New Danny Brocklehurst drama coming soon to BBC One
Interview with Danny Brocklehurst
Come Home is one of the most emotional pieces I have written... it mines family disintegration and parent/child relationships. Danny Brocklehurst, Writer
Tell us about Come Home and what inspired you to write the drama.
Come Home is about how a family copes when their mother walks out, and the mystery of why she left. I'm interested in the battlegrounds that families can become. I've written about step families before in Accused and Clocking Off and I had been thinking a lot about parents who leave, why they leave and what the fallout is. I became fascinated by the taboo of the leaving mother. Fathers leave and society accepts the normality of that. Mothers leave and they are condemned. It seemed to me, rich territory for drama and a way to explore parenthood.

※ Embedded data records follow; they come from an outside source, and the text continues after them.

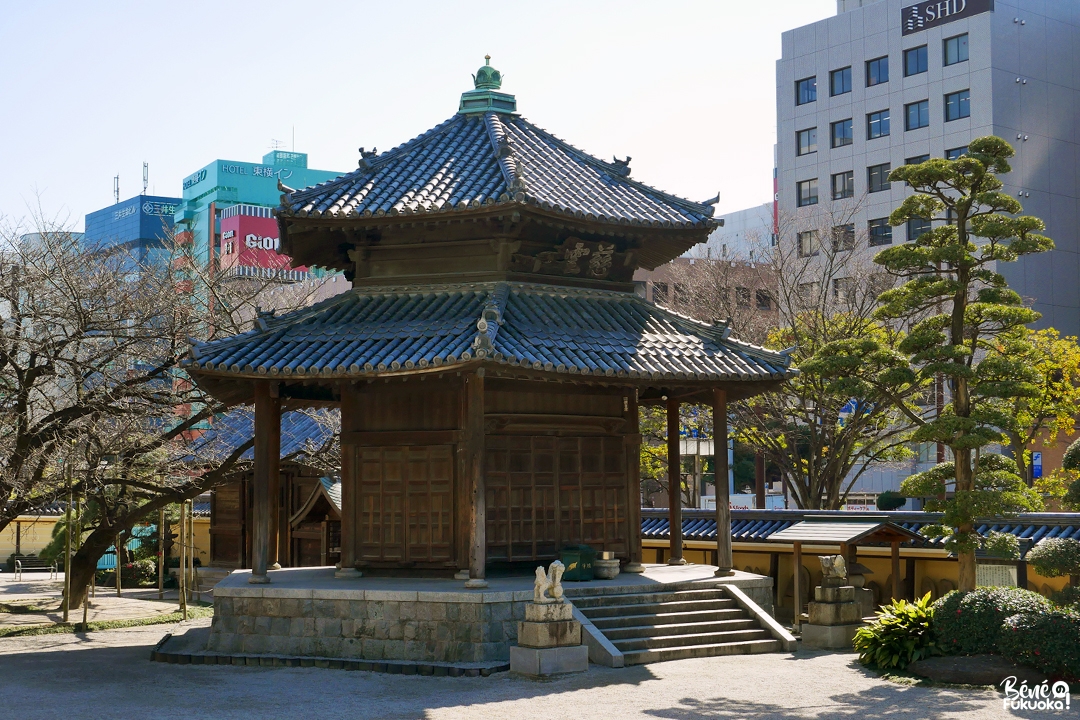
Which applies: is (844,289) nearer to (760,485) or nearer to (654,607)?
(760,485)

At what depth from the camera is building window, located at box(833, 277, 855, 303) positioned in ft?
120

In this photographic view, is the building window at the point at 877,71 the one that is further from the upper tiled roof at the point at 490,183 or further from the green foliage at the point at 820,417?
the upper tiled roof at the point at 490,183

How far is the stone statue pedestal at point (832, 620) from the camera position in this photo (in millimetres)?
19938

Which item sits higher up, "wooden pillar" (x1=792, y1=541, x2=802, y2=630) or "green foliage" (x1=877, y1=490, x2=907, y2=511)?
"green foliage" (x1=877, y1=490, x2=907, y2=511)

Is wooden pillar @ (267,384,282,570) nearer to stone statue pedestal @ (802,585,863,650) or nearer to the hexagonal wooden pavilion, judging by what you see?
the hexagonal wooden pavilion

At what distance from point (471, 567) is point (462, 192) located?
691 centimetres

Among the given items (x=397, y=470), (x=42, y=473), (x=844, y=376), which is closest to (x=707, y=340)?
(x=844, y=376)

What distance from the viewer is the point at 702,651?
755 inches

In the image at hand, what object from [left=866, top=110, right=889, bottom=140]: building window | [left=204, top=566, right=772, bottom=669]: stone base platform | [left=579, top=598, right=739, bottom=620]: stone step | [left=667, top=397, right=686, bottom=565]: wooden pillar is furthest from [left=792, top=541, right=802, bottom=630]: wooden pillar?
[left=866, top=110, right=889, bottom=140]: building window

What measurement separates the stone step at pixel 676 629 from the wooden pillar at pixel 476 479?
92.9 inches

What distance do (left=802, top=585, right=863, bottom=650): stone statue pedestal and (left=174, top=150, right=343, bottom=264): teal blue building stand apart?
81.1 metres

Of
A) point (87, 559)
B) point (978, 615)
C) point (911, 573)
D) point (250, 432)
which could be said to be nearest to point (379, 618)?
point (978, 615)

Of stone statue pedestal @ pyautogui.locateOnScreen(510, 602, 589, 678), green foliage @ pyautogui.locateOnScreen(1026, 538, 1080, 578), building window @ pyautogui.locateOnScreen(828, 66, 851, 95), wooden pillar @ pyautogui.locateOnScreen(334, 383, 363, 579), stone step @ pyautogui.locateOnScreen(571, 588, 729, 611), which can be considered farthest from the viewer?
building window @ pyautogui.locateOnScreen(828, 66, 851, 95)

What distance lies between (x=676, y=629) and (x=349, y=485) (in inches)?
274
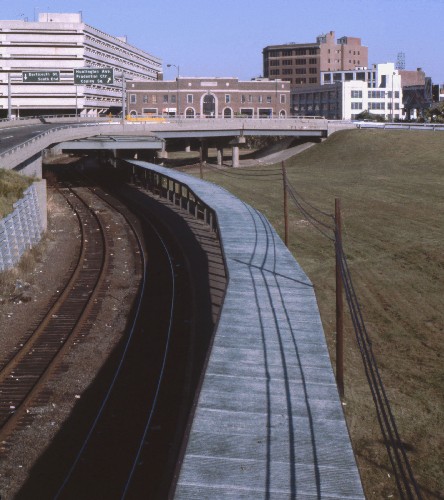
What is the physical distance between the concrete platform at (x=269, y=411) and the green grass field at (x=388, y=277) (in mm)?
2334

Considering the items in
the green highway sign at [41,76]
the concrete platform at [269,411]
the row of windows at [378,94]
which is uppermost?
the row of windows at [378,94]

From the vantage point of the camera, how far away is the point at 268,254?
26562 millimetres

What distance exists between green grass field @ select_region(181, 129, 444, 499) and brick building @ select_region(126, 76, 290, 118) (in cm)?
7609

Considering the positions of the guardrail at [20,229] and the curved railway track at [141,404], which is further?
the guardrail at [20,229]

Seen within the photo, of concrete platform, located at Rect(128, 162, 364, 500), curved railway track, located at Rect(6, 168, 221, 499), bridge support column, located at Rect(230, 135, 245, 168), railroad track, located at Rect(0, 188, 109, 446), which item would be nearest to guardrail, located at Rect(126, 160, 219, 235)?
railroad track, located at Rect(0, 188, 109, 446)

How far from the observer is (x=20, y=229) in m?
33.9

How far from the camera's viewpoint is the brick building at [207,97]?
15062 cm

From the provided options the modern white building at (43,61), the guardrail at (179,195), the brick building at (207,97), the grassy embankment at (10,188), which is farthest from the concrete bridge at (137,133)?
the modern white building at (43,61)

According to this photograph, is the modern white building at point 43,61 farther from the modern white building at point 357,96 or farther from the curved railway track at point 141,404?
the curved railway track at point 141,404

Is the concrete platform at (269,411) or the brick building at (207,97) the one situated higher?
the brick building at (207,97)

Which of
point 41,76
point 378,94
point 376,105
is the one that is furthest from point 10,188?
point 378,94

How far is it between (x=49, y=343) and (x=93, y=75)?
79241 millimetres

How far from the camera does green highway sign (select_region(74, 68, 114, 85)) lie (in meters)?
95.2

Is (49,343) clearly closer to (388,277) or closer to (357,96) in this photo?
(388,277)
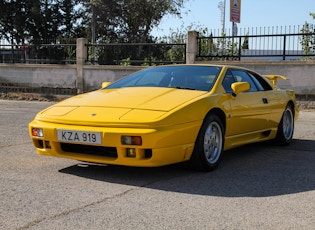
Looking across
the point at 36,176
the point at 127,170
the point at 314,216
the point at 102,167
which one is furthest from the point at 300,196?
the point at 36,176

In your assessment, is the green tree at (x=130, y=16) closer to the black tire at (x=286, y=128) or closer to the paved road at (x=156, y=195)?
the black tire at (x=286, y=128)

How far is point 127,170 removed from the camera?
5.01m

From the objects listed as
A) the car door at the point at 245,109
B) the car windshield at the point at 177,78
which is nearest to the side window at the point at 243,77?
the car door at the point at 245,109

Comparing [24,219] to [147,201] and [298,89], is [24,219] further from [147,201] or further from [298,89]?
[298,89]

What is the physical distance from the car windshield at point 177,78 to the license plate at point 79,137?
137cm

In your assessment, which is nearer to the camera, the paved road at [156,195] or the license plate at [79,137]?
the paved road at [156,195]

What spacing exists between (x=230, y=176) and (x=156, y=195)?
44.3 inches

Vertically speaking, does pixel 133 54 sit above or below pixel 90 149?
above

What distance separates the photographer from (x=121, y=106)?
15.5 ft

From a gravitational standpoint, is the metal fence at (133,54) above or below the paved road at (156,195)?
above

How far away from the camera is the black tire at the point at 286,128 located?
6.82m

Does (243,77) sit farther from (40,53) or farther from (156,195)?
(40,53)

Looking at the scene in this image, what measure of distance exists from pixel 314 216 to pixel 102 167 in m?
2.51

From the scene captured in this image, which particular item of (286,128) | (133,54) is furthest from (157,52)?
(286,128)
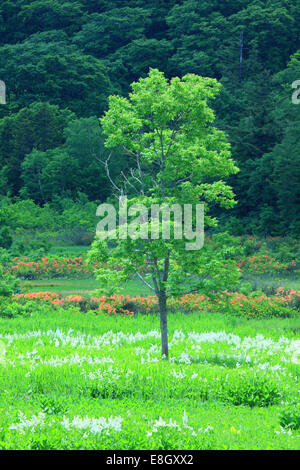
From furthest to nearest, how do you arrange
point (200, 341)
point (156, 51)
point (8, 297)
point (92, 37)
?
1. point (92, 37)
2. point (156, 51)
3. point (8, 297)
4. point (200, 341)

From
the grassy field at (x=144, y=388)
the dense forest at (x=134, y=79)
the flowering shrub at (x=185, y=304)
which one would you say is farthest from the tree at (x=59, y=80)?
the grassy field at (x=144, y=388)

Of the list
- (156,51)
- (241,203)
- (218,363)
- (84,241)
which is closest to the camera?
(218,363)

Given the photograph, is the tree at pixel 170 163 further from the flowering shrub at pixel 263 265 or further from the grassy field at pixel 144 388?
the flowering shrub at pixel 263 265

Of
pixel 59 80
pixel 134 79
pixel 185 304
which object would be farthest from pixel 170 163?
pixel 134 79

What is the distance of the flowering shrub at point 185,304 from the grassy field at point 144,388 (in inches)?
91.5

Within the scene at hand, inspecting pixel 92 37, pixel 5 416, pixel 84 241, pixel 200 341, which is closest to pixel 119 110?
pixel 200 341

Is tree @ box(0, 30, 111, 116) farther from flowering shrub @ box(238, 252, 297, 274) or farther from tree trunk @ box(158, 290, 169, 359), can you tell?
tree trunk @ box(158, 290, 169, 359)

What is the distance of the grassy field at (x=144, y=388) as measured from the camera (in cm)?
630

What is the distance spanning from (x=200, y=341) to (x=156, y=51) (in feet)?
170

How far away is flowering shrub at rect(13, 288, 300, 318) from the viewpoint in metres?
16.4

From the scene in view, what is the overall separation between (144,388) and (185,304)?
902cm

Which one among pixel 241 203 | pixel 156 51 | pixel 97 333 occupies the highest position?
pixel 156 51
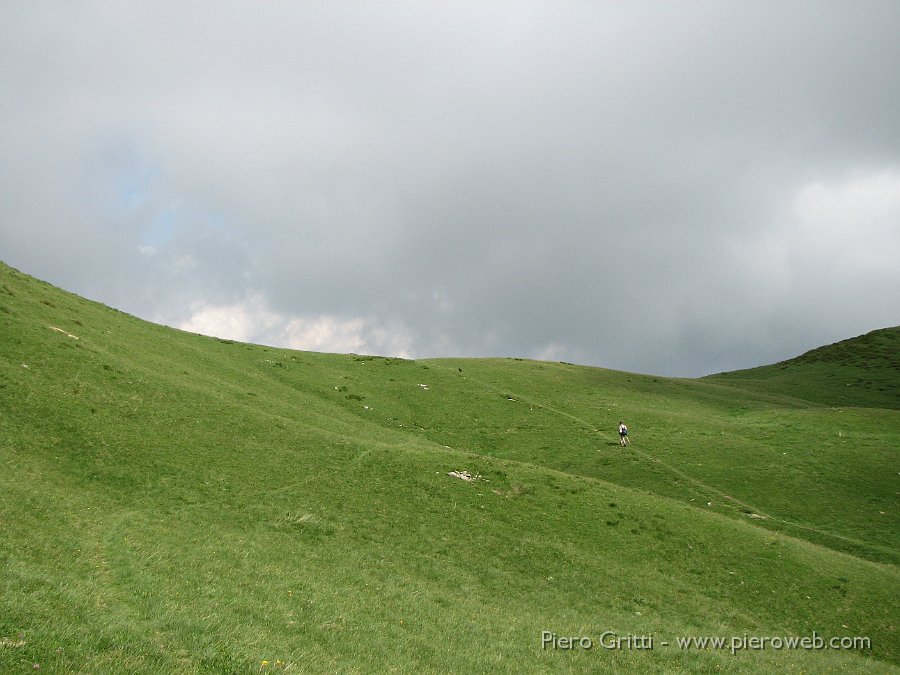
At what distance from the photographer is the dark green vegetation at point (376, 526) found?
18484mm

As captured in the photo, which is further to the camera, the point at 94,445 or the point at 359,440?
the point at 359,440

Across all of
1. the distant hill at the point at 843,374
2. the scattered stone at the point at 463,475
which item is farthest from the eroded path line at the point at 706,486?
the distant hill at the point at 843,374

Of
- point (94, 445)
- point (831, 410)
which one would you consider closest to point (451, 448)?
point (94, 445)

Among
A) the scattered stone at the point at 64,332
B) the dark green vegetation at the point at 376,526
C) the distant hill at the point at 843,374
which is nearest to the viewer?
the dark green vegetation at the point at 376,526

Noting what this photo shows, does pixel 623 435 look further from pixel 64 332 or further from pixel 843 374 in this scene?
pixel 843 374

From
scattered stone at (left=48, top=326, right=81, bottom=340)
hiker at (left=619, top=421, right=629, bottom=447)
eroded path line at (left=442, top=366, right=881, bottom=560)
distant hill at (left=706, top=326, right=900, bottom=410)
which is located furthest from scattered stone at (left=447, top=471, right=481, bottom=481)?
distant hill at (left=706, top=326, right=900, bottom=410)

Why did you decide to write a drama around this subject?
For most people, family and relationships are the things that affect them most in life. I like to try and write drama that finds the extraordinary in the ordinary. When I wrote Ordinary Lies, we did twelve hours of TV without a single death. I'm proud of that because not everything needs to be a thriller or a cop show. The drama allows us to look at many things - parenthood, regret, what happens when love ends, how we get trapped into playing roles. It asks a question that is fascinating to explore - what happens if you feel you are living the wrong life?
Tell us how the series develops?
The first episode is told from the perspective of Greg (Christopher Eccleston) and the kids, nine months after Marie (Paula Malcomson) has walked out. They are trying to find a way to cope, but a new woman in Greg's life brings problems rising to the surface. The second episode brings Marie into sharp focus, and the third episode becomes about fierce protection and divided loyalties
How important was it to get the casting just right?
Vital. Greg needed to be strong, manly, but with vulnerability. Marie needed to be slightly unknowable at first, but with the ability to peel back layers. And the kids all have very specific personalities so their casting was incredibly important. We were delighted when Christopher and Paula came on board.
Was it important to film this drama in Belfast?
The show was developed with the support of BBC Northern Ireland. There was a passion to do a show set in Belfast that showed contemporary family life. There is quite deliberately no mention of The Troubles. For me, as a Mancunian, that meant spending time over there and getting to understand certain things particular to the NI, but the drama is universal in its themes.
You’ve worked a lot with RED Production Company, what makes Come Home different from any other drama you’ve worked with them on?
I love working with Red and have done some of my best work with them - Exile, The Driver, Ordinary Lies. Whilst these are all wildly different, there is a common thread - the ordinary person finding themselves in circumstances which are extraordinary. Come Home is one of the most emotional pieces I have written, because, like Exile, it mines family disintegration and parent/child relationships.
What will surprise the audience?
Aside from the turns in the story, and the surprise of where it ends up, hopefully the main thing the audience respond to will be the truth of the emotions. And the fact that it's funnier than it might sound!
What do you hope the audience will take away from the drama?
It will be different for everyone but when you watch a drama about love and family you can't help but reflect on your own life and those closest to you.
Are there lessons to be learned from Come Home?
No lessons, but I've tried hard not to provide easy answers. Because marriage and parenthood is complex and it's rarely the case that one person is in the right and one person is in the wrong. It will be interesting to see how audiences respond to the characters and whether their sympathies change as the drama unfolds.